EX-3.2 3 k02405exv3w2.htm EX-3.2 EX-3.12
EXHIBIT 3.2
(TRANSLATION)
REGULATIONS OF THE BOARD OF DIRECTORS
CHAPTER I
GENERAL PROVISIONS
  Article 1.               (Purpose)
            The purpose of these Regulations is to provide for matters concerning the composition, proceedings, etc. of the Board of Directors of the Company in addition to those provided for by laws and ordinances or the Articles of Incorporation, and thereby to facilitate the lawful, smooth and appropriate management of the Board of Directors.
Article 2.               (Definition)
            In these Regulations, the “Group” means the Company and its banking subsidiaries and asset management subsidiaries.
Article 3.               (Amendment and Abrogation)
            Amendment and abrogation of these Regulations shall require a resolution of the Board of Directors.
CHAPTER II
KINDS AND COMPOSITION OF MEETINGS
  Article 4.               (Kinds of Meetings)
              1.          Meetings of the Board of Directors shall either be ordinary meetings of the Board of Directors or extraordinary meetings of the Board of Directors.
              2.          Ordinary meetings of the Board of Directors shall be convened once a month at a fixed time; provided, however, that such meeting may be canceled under certain circumstances.
              3.          Extraordinary meetings of the Board of Directors may be convened whenever necessary.
Article 5.               (Composition)
              1.          The Board of Directors shall comprise all the Directors.

 


 

             2.          Any Auditor may attend a meeting of the Board of Directors and express his/her opinion thereat whenever deemed necessary.
             3.          The Board of Directors may, whenever it deems necessary, request the Executive Officer(s) of the Company and the director(s), and executive officer(s)and others of the banking subsidiaries or the asset management subsidiaries to attend a meeting of the Board of Directors and to report the status of the execution of business. It may also request the person(s) concerned with the agenda of a meeting to attend the meeting of the Board of Directors and to give his (their) opinions thereat.
CHAPTER III
CONVOCATION
  Article 6.               (Persons to Convene Meetings)
              1.          Meetings of the Board of Directors shall be convened by the Chairman of the Board.

• EXTRACTED MATERIAL:

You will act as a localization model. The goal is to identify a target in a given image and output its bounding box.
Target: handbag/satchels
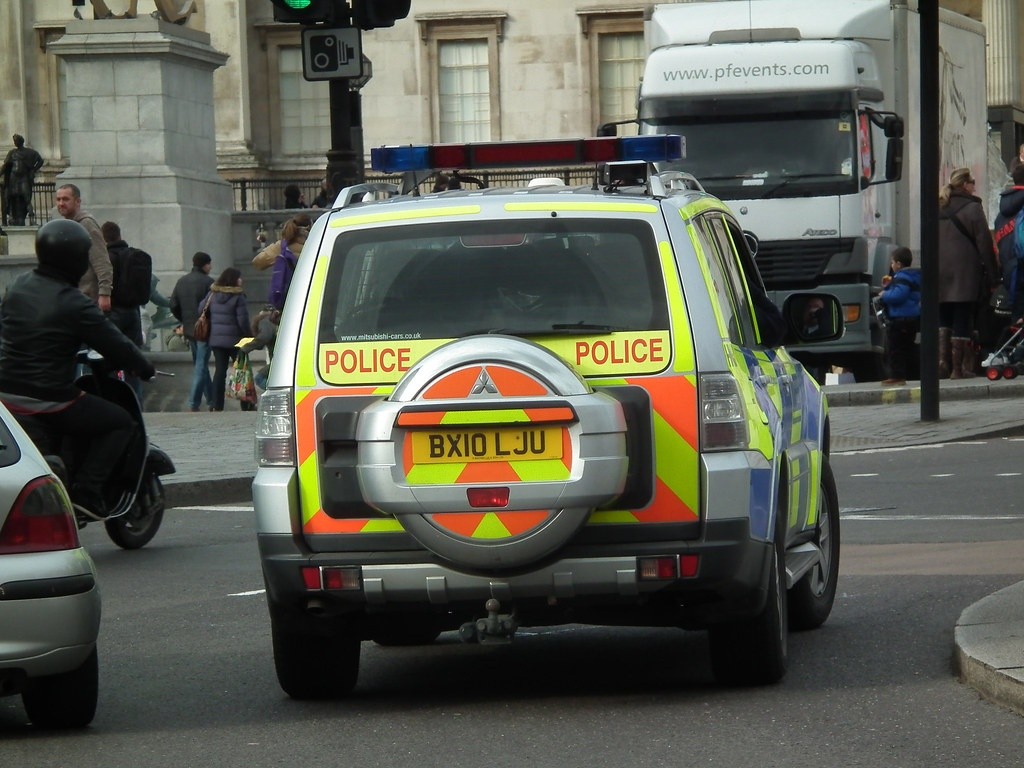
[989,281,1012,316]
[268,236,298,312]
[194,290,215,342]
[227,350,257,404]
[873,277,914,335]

• PROBLEM TO WORK ON: Can you extend the Board of Directors regulations, starting after the line stating that meetings are convened by the Chairman of the Board? The records were drawn from a different source than the text.

• ANSWER FOR THIS EXERCISE:
              2.          In the event that the Chairman of the Board has not been elected or in case the Chairman of the Board is unable to act, the President, the Deputy Presidents, the Senior Managing Directors, the Managing Directors or the Directors shall act in his/her place in accordance with the order previously determined.
              3.          Any of the Directors may request convocation of a meeting of the Board of Directors to the person authorized to convene the meeting by submitting the agenda and the reason therefor.
              4.          In the event that the notice of convocation is not dispatched within five (5) days from the date of making the request as referred to in the preceding paragraph to convene a meeting of the Board of Directors to be held within two (2) weeks from the date of making such request, the Director who requested the convocation shall be entitled to convene such meeting of the Board of Directors.
              5.          Any of the Auditors may, when he/she determines that a Director has committed or might commit a fraudulent act, or when he/she becomes aware of a fact that a Director has violated laws or ordinances or the Articles of Incorporation, request the convocation of, or convene, a meeting of the Board of Directors, if necessary, to report such act or fact, in the same manner as provided for in the preceding two (2) paragraphs.
              6.          Any of the Directors may convene a meeting of the Board of Directors immediately following the re-election of all of the Directors.
Article 7.               (Notice of Convocation)
              1.          Notice of a meeting of the Board of Directors shall be dispatched to each Director and each Auditor not later than three (3) days prior to the date of the meeting; provided, however, that in the case of an emergency, such period of notice may be shortened.
              2.          In the event that the consent of all Directors and Auditors is obtained, meetings of the Board of Directors may be held without taking the procedures of convocation.

 


 

CHAPTER IV
PROCEEDINGS
Article 8.               (Chairman of Meetings)
              1.          Meetings of the Board of Directors shall be presided over by the Chairman of the Board.
              2.          In the event that the Chairman of the Board has not been elected or in case the Chairman of the Board is unable to act, the provisions of Article 6, Paragraph 2 shall be applied mutatis mutandis.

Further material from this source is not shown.